どんな状況でも眉ひとつ動かさないほどの冷静沈着な彼女だ。笑った顔ですら片手で数えられる程度しか見たことがない。
そんな眞奉が大粒の涙をボタボタと零しながら泣いている姿があまりにも衝撃的で、咄嗟に言葉が出てこなかった。
「ま、眞奉? どどど、どうしたの!? どっか痛い!?」
「失礼しました。問題ありません」
「表情と言葉が一致してないんだけど!」
思わず突っ込みを入れてしまった。いつもと変わらない無表情でいつもと変わらない淡々とした声なのに、その目からは絶え間なく涙がこぼれ落ちていく。

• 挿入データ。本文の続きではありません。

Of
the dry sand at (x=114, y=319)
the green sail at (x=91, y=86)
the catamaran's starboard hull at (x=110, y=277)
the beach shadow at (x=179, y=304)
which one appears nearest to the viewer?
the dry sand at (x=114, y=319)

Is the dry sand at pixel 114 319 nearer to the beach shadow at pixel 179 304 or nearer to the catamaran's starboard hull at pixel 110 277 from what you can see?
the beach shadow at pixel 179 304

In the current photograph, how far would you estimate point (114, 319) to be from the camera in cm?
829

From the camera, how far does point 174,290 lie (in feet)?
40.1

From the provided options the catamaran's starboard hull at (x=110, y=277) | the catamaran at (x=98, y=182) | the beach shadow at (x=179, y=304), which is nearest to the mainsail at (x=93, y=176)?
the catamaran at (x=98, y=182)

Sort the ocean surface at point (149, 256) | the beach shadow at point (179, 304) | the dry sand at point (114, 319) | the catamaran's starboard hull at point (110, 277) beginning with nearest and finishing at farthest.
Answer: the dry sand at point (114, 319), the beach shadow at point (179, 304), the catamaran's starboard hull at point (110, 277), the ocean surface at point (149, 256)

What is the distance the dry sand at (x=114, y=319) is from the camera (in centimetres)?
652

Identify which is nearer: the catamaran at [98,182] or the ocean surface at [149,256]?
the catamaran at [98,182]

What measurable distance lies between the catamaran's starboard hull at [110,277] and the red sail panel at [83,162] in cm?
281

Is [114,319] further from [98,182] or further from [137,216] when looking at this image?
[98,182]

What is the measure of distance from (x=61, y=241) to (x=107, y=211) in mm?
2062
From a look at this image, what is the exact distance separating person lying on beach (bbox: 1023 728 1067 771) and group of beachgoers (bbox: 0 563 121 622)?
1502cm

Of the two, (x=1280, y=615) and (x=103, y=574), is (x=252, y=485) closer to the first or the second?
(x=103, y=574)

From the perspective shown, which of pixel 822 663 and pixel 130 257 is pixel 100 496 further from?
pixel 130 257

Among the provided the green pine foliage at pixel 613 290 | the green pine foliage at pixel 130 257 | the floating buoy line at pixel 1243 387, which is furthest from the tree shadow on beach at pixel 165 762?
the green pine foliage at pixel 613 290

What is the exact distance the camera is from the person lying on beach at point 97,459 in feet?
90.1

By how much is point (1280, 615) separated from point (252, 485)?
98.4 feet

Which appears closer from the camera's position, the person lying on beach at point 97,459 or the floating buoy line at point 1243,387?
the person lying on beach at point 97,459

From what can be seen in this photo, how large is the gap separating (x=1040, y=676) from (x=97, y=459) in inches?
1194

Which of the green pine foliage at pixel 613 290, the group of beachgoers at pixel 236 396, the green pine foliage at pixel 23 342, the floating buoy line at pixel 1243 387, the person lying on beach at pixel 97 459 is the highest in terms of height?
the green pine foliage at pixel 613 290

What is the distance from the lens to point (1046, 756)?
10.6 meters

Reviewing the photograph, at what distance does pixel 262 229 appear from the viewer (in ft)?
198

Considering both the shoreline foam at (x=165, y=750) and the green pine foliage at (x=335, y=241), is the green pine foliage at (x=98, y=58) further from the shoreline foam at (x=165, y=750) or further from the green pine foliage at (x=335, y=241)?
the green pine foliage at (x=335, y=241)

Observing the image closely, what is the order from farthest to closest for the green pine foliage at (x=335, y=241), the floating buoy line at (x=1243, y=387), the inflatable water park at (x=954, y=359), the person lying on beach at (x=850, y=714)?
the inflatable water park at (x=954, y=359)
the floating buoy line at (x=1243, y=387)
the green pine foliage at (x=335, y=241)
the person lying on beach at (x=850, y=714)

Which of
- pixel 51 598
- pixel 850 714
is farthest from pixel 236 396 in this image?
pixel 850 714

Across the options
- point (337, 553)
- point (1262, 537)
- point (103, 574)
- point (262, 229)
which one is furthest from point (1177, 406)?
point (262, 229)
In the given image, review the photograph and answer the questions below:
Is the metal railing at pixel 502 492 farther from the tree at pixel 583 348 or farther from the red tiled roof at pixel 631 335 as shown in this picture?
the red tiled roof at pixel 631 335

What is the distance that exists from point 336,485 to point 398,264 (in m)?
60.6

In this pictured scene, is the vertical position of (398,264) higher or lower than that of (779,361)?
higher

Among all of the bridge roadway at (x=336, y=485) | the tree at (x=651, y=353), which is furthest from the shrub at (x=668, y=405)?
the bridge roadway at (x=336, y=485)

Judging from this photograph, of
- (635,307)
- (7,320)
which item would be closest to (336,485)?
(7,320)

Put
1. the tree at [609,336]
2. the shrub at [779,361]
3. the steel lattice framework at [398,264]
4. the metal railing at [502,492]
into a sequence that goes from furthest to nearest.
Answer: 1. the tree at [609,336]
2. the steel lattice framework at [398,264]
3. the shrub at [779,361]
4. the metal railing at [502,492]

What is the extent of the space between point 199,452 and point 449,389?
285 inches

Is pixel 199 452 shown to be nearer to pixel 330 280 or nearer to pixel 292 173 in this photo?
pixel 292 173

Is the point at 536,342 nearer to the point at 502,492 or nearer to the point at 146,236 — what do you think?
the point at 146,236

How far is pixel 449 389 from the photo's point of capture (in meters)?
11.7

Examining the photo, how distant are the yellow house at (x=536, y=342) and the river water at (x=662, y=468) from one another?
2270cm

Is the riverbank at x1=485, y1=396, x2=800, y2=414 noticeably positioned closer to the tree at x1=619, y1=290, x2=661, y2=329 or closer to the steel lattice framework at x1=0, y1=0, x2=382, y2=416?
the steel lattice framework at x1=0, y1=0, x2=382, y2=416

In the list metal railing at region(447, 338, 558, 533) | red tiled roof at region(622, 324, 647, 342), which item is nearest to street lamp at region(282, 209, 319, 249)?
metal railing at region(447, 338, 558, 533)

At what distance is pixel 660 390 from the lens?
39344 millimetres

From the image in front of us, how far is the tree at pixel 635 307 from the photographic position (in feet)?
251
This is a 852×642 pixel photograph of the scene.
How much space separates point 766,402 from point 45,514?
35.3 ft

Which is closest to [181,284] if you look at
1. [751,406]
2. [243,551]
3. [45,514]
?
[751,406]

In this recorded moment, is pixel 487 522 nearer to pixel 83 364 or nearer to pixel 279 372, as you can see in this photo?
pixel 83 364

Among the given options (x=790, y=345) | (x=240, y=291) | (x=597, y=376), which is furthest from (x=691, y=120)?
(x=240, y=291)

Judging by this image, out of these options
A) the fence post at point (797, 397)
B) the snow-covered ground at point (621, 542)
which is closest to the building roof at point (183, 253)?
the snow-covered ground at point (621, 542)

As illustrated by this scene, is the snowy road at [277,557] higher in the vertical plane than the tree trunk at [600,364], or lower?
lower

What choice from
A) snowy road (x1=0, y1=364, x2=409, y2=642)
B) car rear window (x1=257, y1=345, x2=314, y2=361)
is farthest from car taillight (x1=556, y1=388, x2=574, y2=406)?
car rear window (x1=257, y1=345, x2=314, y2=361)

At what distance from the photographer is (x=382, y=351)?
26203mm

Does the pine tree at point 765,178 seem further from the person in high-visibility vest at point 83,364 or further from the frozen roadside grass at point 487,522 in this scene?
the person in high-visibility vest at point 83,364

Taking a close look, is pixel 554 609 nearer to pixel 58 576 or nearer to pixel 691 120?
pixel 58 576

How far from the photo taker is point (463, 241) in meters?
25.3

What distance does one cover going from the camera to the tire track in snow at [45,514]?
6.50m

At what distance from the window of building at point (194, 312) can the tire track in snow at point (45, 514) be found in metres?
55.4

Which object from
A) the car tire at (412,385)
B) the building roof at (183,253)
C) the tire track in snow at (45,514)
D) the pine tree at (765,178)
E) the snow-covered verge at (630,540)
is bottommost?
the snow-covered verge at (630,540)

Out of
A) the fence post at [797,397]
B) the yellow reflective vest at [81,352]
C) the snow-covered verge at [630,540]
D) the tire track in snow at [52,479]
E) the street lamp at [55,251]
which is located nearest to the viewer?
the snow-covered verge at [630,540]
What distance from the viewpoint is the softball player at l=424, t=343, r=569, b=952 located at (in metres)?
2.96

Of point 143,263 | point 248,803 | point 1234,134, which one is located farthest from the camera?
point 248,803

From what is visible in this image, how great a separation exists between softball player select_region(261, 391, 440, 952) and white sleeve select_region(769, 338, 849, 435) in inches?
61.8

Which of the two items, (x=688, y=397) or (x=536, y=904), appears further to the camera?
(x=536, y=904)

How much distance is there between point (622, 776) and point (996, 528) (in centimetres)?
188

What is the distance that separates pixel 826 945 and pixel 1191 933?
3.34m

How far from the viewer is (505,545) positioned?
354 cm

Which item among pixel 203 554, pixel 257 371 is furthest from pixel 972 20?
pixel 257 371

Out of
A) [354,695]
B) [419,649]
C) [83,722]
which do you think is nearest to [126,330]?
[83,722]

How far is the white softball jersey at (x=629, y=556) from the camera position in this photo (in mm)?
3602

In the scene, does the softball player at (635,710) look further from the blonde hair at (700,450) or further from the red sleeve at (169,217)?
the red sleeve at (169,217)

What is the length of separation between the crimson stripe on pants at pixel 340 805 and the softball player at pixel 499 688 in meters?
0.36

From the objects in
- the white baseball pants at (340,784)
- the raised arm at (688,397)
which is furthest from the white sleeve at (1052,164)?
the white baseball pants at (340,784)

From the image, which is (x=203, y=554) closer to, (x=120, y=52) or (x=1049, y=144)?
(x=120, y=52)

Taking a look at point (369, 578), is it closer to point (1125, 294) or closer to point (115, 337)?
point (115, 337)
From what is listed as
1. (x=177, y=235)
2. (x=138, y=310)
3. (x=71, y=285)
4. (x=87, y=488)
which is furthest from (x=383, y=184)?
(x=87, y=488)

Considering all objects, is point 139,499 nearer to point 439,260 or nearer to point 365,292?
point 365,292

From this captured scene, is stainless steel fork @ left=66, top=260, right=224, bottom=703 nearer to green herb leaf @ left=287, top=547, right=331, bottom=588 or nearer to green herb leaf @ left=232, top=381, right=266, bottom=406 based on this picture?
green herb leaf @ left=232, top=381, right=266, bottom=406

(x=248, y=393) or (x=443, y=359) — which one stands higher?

どうすればいいのか分からず、とりあえず眞奉を抱きしめてその背中を摩った。
「本当にどうしたの? 何かあった?」
そう尋ねて見るけれど、眞奉は腕の中の眞奉は口を開くどころか微動だにしない。
肩にじっとしと湿る感覚から、まだ眞奉が泣いているのは分かる。ただ嗚咽も漏らさず黙って泣き続ける眞奉に、どうしたらいいのか分からず背中をさすり続けた。
「……巫寿さま」
いつもよりも少し低い声が私の名前を呼んだ。
「どうしたの? なんでも話していいんだよ」
「巫寿さま、私は」
「うん」
「私はこの力を貴女のために使うと決めています。それは、貴女が大切だからです」
低い声は言葉にしたことによって湿り気を帯びていく。咳払いをしたのは、きっとそれ以上の動揺を悟られないようにするためだろう。
眞奉がそう思ってくれていると知って、純粋に嬉しかった。眞奉は感情を表情や態度に表すタイプでは無いので、ずっと一緒にいたけれど彼女が私のことをどう思っているのかはいまひとつ分からなかったから。